A saga e o inferno astral do conselheiro afastado do Tribunal de Contas de Mato Grosso (TCE-MT) Sérgio Ricardo de Almeida para provar sua inocência nos crimes de fraudes e corrupção, o qual seu nome vem sendo envolvido, a cada dia piora mais.
Após receber o aval do Superior tribunal de Justiça (STJ), para voltar ao cargo de Conselheiro no TCE-MT, Sérgio Ricardo precisa provar que não comprou a vaga na cadeira de conselheiro no tribunal, enquanto isso outros processos que envolvem o seu nome em suposto crime por fraudes e corrupção, quando ainda era deputado estadual atormentam e lhe tira o sono.

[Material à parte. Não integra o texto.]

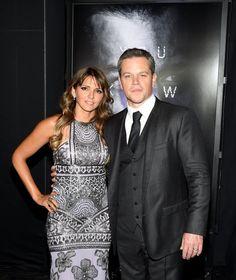 Matt Damon at Jason Bourne Premiere in Las Vegas 2016 | POPSUGAR Celebrity UK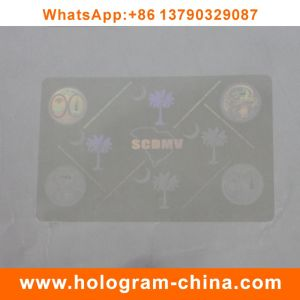 Transparent 3D Laser Security ID Card Overlay Hologram pictures & photos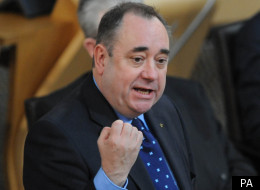 Salmond is to argue that Scotland needs independence to grow its economy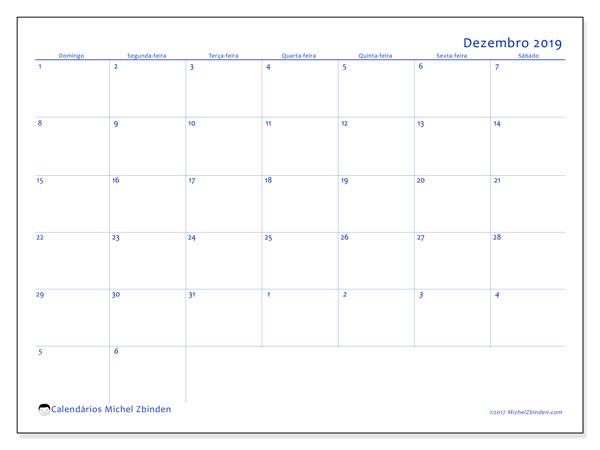 Calendário dezembro 2019, 73DS. Calendário gratuito para imprimir.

Dessa vez, o Juiz Bruno D´Oliveira Marques, do Tribunal de Justiça de Mato Grosso (TJMT), determinou o bloqueio de mais de R$ 29 milhões de reais em bens dos ex-deputados estadual Mauro Savi, Sergio Ricardo de Almeida, do ex-secretário da Assembleia Legislativa de MT (ALMT), Luiz Márcio Pommt. O bloqueio também atingiu os bens dos empresários, Jorge Luiz Martins Defanti, Adair Noragrol e João Dorileo Leal.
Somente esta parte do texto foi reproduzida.